# Tyranid Harpy



## Serpion5 (Mar 19, 2010)

Following the ease of which I managed a finecast harpy, I decided to attempt a similar thing with the new plastic Hive Tyrant Kit. 

It began easily enough, I simply trimmed down the flying legs and affixed them to their slots with pins before filling the gaps with greenstuff. Apologis for these earlier pics, they were taken from my less than spectacular phone camera.










I assembled the top half as normal, only I cut away the tyrant's spore chimneys. As I interpret the artwork in the tyranid codex, the Harpy does not have these. I also trimmed down the tyrant's head to remove the crest, some of the spikes and the weird little "beard" they seem to have. 


















Assembley was straightforward from here, the scything talon blade adds length to the tail and counts as the harpy's own wargear, killing two birds with one stone.










The weapons I made from the Twinlinked Deathspitter arms from the carnifex kit and the Heavy Venom Cannon Barrels. The same could be done with the stranglethorn, but as the lore describes this creature as a tank hunter that is the role I designed it for. 










The head was resculpted to match the artwork as best I could. I also took this oppurtunity to add some minor detail to the base. 










And when ready to undercoat, I get something like this: 


















What do you think?


----------



## Arcticor (Mar 19, 2011)

That is one sexy harpy conversion, plus rep to you!


----------



## Shadow Stalkers (Jan 21, 2012)

that is a pretty good conversion. is the green stuff on the back there to make it look bigger?


----------



## Serpion5 (Mar 19, 2010)

Arcticor said:


> That is one sexy harpy conversion, plus rep to you!





Shadow Stalkers said:


> that is a pretty good conversion. is the green stuff on the back there to make it look bigger?


Thanks both. The greenstuff on its back is to cover the gaps where the tyrant's spore chimneys were removed.


----------



## L0rdF1end (Aug 30, 2012)

Hmmm, don't suppose you make to order and live in the UK?


----------



## DestroyerHive (Dec 22, 2009)

Thank you good sir. It's my birthday tommorrow and I've been hoping to get a Winged Hive Tyrant to convert to a Harpy for some time now.


----------



## Serpion5 (Mar 19, 2010)

L0rdF1end said:


> Hmmm, don't suppose you make to order and live in the UK?
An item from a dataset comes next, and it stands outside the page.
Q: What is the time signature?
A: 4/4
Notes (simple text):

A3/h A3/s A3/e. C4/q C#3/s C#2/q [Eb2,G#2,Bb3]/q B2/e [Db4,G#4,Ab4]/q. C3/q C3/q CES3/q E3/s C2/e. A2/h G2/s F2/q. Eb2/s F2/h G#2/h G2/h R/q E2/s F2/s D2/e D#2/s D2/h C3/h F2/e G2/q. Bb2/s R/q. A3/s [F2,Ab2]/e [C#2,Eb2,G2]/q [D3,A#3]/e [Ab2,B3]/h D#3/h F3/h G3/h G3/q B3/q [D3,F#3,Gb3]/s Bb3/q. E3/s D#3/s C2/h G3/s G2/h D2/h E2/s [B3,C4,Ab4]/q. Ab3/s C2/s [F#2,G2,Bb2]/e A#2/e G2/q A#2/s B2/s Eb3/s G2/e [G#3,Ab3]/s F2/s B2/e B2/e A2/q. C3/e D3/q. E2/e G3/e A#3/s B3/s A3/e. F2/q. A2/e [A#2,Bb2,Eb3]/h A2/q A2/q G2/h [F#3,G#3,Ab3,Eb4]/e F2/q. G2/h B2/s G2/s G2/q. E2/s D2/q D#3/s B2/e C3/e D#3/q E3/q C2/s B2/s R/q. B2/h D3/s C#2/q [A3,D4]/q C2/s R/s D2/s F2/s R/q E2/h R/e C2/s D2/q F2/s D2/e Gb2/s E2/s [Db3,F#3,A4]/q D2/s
I do commissions, but I live in Australia.


----------



## pb97613 (Apr 2, 2012)

If they update the rules so harpies can shoot down other flyers, then I'll have to get you to make one for me


----------



## Serpion5 (Mar 19, 2010)

Only one?


----------



## pb97613 (Apr 2, 2012)

ok, maybe 2 or 3 - depends on if they get an FAQ...


----------



## Angelofdeath690 (Sep 21, 2011)

Serpion T_T!!!! I need some of these once they get updated (if they do) XD

+rep since its done with your usual high grade skill. (once i can give more rep to you XD)


----------



## Serpion5 (Mar 19, 2010)

Thank you.


----------